Herbs For Diseases Of The Skin
Herbal treatment of skin disorders — allergic dermatitis / atopy / flea bite dermatitis, alopecia, chronic pyoderma, and mange (demodectic / sarcoptic) — draws on some traditional concepts that need explanation. The skin is considered to be an outer manifestation of internal health; therefore, skin disease is considered to be a sign of a deeper disease process. Topical herbs are a superficial approach (but can be very useful) and as in conventional medicine, a diagnosis is imperative. There is no point treating a flea allergy dermatitis just with herbs! In most chronic skin conditions the skin lesion is thought to be an effort by the body to release, discharge, or remove toxic substances; therefore, medications that suppress signs (such as corticosteroids) are thought to drive the process deeper over time.
Consideration must be given to the organs of detoxification, and hence in human herbal medicine it is common to hear at least the principle of “detoxification” in order to “cleanse” skin. Even in veterinary medicine, in the early part of the 20th century there were references to Aloes for horses and Jalap for dogs for eczema, as well as alteratives for urticaria. Barbadoes aloe, Aniseed, Ginger, Gentian, Fenugreek, Fennel, and Linseed meal were common ingredients in alterative “physick” balls to improve general condition, including coat condition in horses.

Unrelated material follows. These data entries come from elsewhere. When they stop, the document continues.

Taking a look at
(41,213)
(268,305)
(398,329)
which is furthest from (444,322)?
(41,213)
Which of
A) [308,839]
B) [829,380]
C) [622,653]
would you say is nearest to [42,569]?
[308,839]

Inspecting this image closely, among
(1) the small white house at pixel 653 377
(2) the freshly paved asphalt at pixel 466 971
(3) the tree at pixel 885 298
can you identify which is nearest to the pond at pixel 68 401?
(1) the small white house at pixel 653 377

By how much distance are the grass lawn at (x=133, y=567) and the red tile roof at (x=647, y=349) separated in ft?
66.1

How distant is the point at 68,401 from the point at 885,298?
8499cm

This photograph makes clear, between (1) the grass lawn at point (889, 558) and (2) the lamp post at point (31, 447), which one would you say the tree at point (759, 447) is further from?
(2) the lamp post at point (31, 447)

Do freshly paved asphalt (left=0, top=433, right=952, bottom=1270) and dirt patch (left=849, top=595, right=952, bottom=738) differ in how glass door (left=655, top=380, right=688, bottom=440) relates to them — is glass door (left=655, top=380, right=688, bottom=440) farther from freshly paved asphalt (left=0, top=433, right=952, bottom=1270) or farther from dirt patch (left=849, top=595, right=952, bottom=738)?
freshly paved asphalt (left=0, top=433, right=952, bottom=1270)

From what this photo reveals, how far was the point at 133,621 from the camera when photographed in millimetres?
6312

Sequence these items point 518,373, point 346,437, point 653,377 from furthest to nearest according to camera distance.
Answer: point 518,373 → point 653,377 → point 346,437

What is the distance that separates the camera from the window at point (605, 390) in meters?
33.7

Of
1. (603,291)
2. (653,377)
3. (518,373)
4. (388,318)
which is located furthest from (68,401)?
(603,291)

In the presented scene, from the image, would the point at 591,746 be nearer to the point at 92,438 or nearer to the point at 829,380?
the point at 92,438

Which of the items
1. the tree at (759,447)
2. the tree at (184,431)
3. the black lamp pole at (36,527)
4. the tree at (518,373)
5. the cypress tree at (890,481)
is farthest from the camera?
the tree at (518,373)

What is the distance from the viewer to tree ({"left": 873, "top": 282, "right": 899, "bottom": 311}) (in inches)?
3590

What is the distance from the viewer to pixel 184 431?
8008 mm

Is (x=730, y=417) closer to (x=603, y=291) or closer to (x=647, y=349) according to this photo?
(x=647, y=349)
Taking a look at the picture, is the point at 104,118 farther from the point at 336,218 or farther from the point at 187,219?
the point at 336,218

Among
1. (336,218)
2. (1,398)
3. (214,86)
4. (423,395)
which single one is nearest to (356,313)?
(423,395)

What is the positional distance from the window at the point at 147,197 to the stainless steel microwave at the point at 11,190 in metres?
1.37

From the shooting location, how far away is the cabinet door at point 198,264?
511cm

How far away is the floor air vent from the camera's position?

When eliminative organs are impaired, toxemia, or the accumulation of toxic metabolites, occurs. In chronic skin disease, the digestive system is the eliminative process most likely to be impaired. The goals of herbal therapy are to remove toxins by enhancing and supporting the eliminatory functions of the body, and alteratives are considered to be fundamental. This group of herbs is thought to effect a change in metabolic processes through mild laxative, diuretic, or cholagogue activity, thus aiding elimination. While the theory of toxemia is a traditional one, there is some scientific support for it. We know that incomplete digestion, inflammation, and a failure of the local immune response (for systemic tolerance) facilitate the absorption of macromolecules with high antigenicity in animals, leading to the development of food sensitivities and allergies.
There is also increasing evidence to suggest that a leaky gut or a more permeable bowel wall may lead to translocation of bacteria and / or endotoxins, which may be an important stimulus for inflammatory cytokine activation, as well as increased toxic insult to the liver. Permeability is increased in a number of gastrointestinal diseases (parasitical, infection, inflammation) and by trauma, burns, and nonsteroidal antiinflammatory drugs. Gastrointestinal herbs may correct the leaky gut and can improve overall health and reduce allergies and chronic disease.
Dysbiosis is also thought to be a major contributing factor to chronic disease, including skin disorders and food allergies. It follows the use of antibiotics, other medications, or diets that adversely alter the normal flora; or conditions that allow pathogenic microbes to multiply, producing endotoxins that challenge and deplete the immune system and increase gut permeability (thus predisposing to food allergies and sensitivities). Attention to correcting a suspected dysbiosis is worthwhile and relatively straightforward.
The key principle in addressing chronic skin disease, whether autoimmune, atopic, pyodermic, or simply chronic, is to consider the perpetuating factors such as leaky gut syndrome, dysbiosis, and toxemia, as well as the diet, stress levels, drug use, etc. Emphasis is placed on improving systemic health, not just skin health.